Em relação aos dois primeiros aspectos, precisamos compreender que a nossa ressurreição está baseada na ressurreição de Nosso Senhor Jesus Cristo, que, por sua vez, caracterizou-se pelo túmulo vazio, sem corpo. Ou seja, o nosso corpo irá ressuscitar, como adverte São Paulo: “É necessário que este corpo corruptível se revista da incorrupti­bilidade, e que este corpo mortal se revista da imortalidade” (1Cor 15, 53). E, para provar que o corpo que passa pela morte é o mesmo que ressuscitará, Jesus apareceu com as chagas gloriosas e disse: “Tomé, põe tua mão aqui” (Jo 20, 27).

Quanto ao terceiro aspecto — frequentemente contrariado por invenções teológicas “modernosas” —, é preciso deixar claro aquilo que a Igreja professa: no momento de nossa morte, seremos julgados por Deus de acordo com aquilo que realizamos em vida e conforme o estado de alma no qual morremos. Se estivermos em estado de graça, seremos salvos, porém, muito provavelmente iremos para o Purgatório, a fim de nos purificarmos e satisfazermos as penas de nossos pecados. Ou, se tivermos realizado muita penitência em vida, podemos ir direto para o Céu, mas são raras as almas que trilham esse caminho. Essas são as duas formas de receber a salvação eterna. Já a condenação eterna, iremos recebê-la se, na hora da morte, estivermos em pecado mortal.

Além disso, nós, católicos, cremos que a história humana neste mundo não perdurará para sempre. Haverá um fim dos tempos, seguido de um Juízo Final, no qual os mortos ressuscitarão para serem julgados. Quem já estiver condenado eternamente não terá seu destino alterado, porém, neste momento, a condenação alcançará também o próprio corpo ressuscitado. Quanto ao Purgatório, no último dia, já não mais existirá, uma vez que, em determinado momento, ele se esvaziará totalmente, à medida que todos se purificarem. E os que estiverem vivos, no fim dos tempos, serão transformados em ressuscitados de alguma forma misteriosa que não conhecemos. Então, todos os justos comparecerão diante de Deus para receber a recompensa de vê-lo face a face, mas também de ter retribuídos em glória todos os sacrifícios realizados em vida.

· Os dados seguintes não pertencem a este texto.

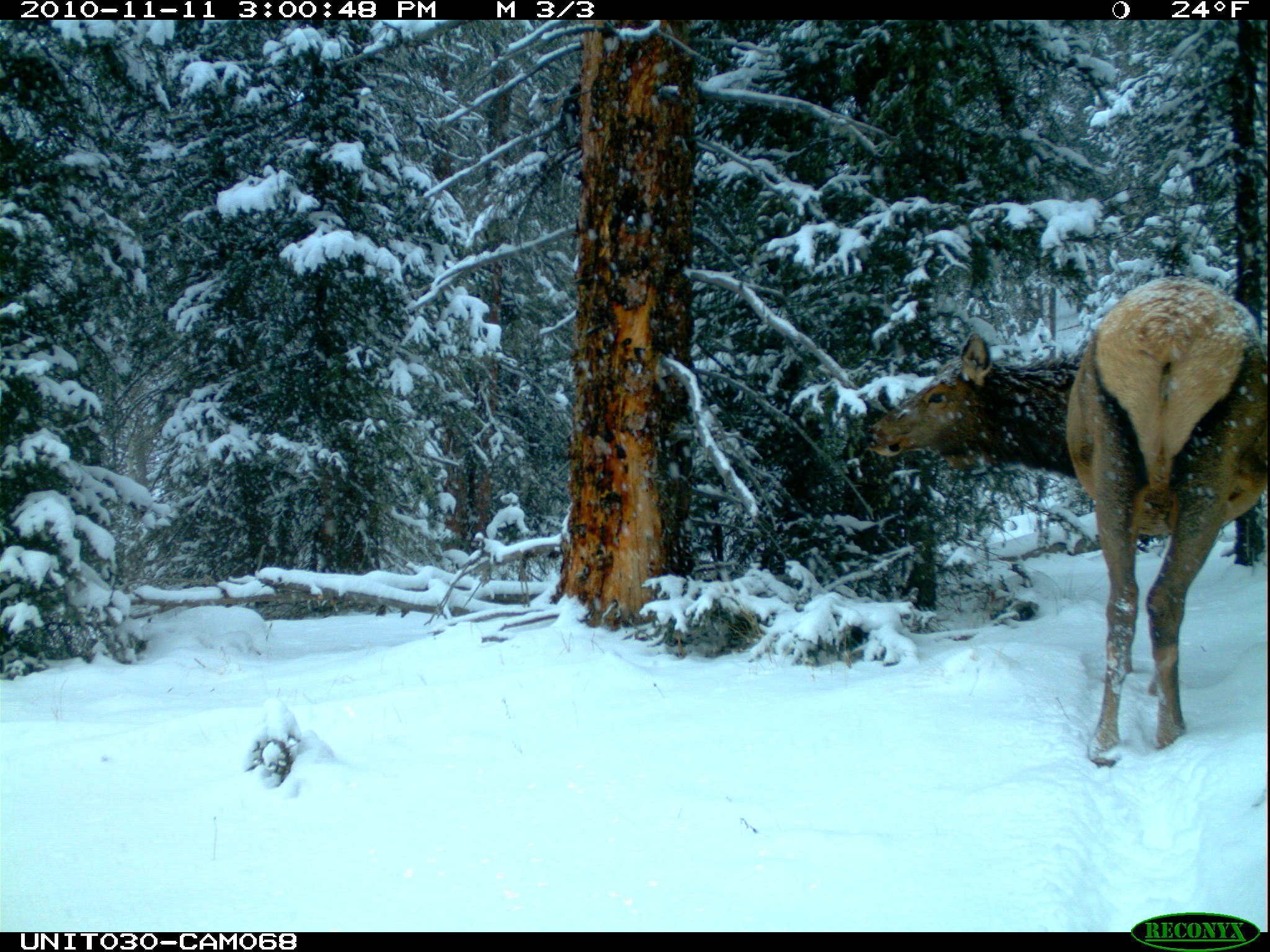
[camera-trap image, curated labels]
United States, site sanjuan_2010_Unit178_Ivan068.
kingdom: Animalia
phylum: Chordata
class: Mammalia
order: Artiodactyla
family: Cervidae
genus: Cervus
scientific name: Cervus elaphus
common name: red deer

3.  Essas verdades de fé sobre a ressurreição trazem quatro consequências práticas para nossa vida. Primeiro, não devemos hesitar em fazer penitência para curar as desordens e os apegos ao nosso corpo, uma vez que a penitência é um ato de amor para com o corpo. Ao fazer penitência neste mundo, estamos preparando a glória do nosso corpo no Céu. Em segundo lugar, se estivermos enfermos ou sofrendo dores físicas, transformemos todos esses sofrimentos em amor a Cristo, sabendo que este corpo, hoje debilitado, no fim dos tempos, ressuscitará gloriosamente. Como terceiro ponto, todos os defeitos físicos que carregamos durante a vida não mais existirão na ressurreição dos mortos. Por fim, também as limitações da velhice serão superadas, pois iremos ressuscitar com toda juventude, força e esplendor de um corpo glorioso.

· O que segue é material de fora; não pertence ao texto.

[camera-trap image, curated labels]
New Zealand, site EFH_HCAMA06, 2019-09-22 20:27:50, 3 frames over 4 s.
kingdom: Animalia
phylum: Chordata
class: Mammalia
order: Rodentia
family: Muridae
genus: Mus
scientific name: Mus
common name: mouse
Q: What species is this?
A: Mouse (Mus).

Percebamos, pois, como este dogma católico nos enche de consolação e esperança. No último dia, quando soar a trombeta, como narra o Dies Irae, “mors stupebit et natura”, tanto a morte como a natureza vão ficar estupefatas, “cum resurget creatura”, quando o ser humano ressuscitar, “judicante responsura”, tendo de responder Àquele que vai julgar. Então, entraremos para a glória com Cristo, Rei do Universo, que reinará para sempre sobre as nossas almas e os nossos corpos, sobre o novo céu e a nova terra.

Oração. — Senhor, Vós que por meio da paixão, morte e ressurreição de vosso Filho nos resgatastes da escravidão do pecado, concedei-nos uma fé inabalável nas verdades reveladas por Vós e confiadas à Santa Igreja Católica, e fortalecei nossa esperança na ressurreição gloriosa que há de vir. Assim seja!